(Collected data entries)
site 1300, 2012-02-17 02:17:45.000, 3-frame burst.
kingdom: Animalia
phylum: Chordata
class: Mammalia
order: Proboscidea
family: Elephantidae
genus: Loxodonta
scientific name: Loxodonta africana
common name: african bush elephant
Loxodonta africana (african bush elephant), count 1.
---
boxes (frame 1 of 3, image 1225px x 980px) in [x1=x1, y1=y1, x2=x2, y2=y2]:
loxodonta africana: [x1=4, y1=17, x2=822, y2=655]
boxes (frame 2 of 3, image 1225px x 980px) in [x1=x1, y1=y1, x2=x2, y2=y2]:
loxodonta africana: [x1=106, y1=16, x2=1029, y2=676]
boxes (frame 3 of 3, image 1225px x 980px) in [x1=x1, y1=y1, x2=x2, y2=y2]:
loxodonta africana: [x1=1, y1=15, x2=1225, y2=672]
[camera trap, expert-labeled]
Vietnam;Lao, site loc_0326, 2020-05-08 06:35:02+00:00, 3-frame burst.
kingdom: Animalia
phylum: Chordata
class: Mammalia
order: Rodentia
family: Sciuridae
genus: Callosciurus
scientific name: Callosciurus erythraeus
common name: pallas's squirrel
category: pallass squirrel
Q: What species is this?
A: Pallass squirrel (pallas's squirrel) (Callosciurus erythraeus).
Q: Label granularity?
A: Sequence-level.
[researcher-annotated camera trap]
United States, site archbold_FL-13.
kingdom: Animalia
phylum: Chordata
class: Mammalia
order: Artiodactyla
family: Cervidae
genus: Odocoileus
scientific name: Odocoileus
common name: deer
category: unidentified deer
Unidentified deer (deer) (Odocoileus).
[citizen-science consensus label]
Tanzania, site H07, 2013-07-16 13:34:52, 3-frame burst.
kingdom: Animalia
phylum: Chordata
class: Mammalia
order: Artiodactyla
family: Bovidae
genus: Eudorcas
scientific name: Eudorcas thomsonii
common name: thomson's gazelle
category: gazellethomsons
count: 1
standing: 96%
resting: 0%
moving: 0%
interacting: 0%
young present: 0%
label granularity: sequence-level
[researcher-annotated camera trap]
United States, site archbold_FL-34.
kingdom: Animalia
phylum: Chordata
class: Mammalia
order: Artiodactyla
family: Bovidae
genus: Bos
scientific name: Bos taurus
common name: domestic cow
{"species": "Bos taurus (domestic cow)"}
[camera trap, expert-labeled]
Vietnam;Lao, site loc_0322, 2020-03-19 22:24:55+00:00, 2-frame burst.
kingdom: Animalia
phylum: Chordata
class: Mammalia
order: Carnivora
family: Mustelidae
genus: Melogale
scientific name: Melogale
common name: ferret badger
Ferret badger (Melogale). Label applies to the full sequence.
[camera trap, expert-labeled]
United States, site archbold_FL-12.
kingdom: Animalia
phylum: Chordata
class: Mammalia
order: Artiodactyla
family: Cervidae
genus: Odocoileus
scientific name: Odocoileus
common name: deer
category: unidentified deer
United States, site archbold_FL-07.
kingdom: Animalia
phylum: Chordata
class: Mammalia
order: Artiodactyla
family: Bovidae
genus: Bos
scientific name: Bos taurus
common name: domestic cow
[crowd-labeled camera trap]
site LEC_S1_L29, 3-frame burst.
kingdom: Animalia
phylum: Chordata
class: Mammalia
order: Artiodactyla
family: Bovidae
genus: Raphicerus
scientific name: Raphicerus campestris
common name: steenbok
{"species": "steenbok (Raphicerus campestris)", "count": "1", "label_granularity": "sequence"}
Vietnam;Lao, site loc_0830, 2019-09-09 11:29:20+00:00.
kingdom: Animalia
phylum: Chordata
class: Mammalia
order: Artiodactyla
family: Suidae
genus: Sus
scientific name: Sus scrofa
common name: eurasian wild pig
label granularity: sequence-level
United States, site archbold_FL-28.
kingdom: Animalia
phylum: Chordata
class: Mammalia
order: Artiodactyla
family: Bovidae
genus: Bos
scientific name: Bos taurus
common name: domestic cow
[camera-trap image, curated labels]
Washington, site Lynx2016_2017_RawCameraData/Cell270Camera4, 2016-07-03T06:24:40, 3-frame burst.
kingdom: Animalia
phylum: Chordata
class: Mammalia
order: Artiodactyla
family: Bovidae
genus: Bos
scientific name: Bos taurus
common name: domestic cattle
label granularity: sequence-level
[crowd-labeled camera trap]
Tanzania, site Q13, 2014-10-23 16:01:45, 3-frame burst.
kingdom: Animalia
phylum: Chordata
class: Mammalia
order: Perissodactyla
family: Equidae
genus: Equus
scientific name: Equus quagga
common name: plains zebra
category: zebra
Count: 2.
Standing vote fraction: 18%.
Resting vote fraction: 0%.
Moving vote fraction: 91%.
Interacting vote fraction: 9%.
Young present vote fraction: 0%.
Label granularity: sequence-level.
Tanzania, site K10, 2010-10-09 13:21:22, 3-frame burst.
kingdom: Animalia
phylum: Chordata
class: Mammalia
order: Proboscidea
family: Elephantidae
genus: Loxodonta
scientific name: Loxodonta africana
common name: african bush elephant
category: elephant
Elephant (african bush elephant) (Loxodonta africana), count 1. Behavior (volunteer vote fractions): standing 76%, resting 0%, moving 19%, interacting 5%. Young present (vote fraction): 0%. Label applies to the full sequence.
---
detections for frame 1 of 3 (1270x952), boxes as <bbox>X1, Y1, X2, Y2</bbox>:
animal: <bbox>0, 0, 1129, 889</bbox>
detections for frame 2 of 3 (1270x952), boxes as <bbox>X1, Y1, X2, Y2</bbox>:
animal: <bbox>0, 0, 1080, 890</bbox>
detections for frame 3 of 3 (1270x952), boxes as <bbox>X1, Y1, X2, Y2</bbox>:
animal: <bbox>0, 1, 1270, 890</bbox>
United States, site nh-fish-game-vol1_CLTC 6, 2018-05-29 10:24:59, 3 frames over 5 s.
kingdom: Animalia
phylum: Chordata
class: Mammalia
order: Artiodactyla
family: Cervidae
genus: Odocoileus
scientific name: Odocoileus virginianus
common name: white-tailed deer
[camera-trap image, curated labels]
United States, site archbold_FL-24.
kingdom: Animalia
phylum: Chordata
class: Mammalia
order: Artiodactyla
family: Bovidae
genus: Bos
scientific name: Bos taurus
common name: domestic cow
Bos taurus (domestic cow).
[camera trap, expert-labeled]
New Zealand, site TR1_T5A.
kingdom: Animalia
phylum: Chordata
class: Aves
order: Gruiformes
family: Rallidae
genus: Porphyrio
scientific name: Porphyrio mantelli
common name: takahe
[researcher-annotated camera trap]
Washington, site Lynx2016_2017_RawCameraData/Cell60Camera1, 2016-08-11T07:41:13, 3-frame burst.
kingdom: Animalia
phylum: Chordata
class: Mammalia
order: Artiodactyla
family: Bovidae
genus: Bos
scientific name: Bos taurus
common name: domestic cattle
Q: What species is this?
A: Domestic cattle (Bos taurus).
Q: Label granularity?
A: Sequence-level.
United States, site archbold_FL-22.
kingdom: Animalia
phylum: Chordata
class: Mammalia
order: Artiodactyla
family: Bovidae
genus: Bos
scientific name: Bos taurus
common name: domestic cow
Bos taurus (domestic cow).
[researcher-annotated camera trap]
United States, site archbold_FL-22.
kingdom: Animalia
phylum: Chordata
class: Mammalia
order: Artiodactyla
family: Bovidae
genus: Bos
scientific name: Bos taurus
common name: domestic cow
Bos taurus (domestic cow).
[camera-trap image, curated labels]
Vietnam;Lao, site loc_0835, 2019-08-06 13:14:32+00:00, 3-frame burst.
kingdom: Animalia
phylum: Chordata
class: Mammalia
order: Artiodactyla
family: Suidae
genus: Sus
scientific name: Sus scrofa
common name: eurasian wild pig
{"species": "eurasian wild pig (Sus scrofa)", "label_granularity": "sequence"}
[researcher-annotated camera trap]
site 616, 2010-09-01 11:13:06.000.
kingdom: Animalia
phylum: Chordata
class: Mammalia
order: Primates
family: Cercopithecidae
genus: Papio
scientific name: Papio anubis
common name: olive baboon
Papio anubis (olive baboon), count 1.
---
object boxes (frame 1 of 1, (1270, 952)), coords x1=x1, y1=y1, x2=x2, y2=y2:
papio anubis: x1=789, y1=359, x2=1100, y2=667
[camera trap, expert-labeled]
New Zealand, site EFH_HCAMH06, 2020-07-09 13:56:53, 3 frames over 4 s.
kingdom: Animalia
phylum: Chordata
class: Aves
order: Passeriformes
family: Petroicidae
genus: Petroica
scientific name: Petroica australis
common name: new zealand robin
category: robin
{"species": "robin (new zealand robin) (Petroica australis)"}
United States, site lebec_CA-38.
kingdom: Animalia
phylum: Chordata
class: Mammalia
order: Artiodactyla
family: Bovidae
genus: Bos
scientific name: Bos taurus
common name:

▶ Exercise brief
Begin at the line containing "Vietnam;Lao, site loc_0835, 2019-08-06" and reproduce each line through the end of the records above.

▶ Exercise solution
Vietnam;Lao, site loc_0835, 2019-08-06 13:14:32+00:00, 3-frame burst.
kingdom: Animalia
phylum: Chordata
class: Mammalia
order: Artiodactyla
family: Suidae
genus: Sus
scientific name: Sus scrofa
common name: eurasian wild pig
{"species": "eurasian wild pig (Sus scrofa)", "label_granularity": "sequence"}
[researcher-annotated camera trap]
site 616, 2010-09-01 11:13:06.000.
kingdom: Animalia
phylum: Chordata
class: Mammalia
order: Primates
family: Cercopithecidae
genus: Papio
scientific name: Papio anubis
common name: olive baboon
Papio anubis (olive baboon), count 1.
---
object boxes (frame 1 of 1, (1270, 952)), coords x1=x1, y1=y1, x2=x2, y2=y2:
papio anubis: x1=789, y1=359, x2=1100, y2=667
[camera trap, expert-labeled]
New Zealand, site EFH_HCAMH06, 2020-07-09 13:56:53, 3 frames over 4 s.
kingdom: Animalia
phylum: Chordata
class: Aves
order: Passeriformes
family: Petroicidae
genus: Petroica
scientific name: Petroica australis
common name: new zealand robin
category: robin
{"species": "robin (new zealand robin) (Petroica australis)"}
United States, site lebec_CA-38.
kingdom: Animalia
phylum: Chordata
class: Mammalia
order: Artiodactyla
family: Bovidae
genus: Bos
scientific name: Bos taurus
common name:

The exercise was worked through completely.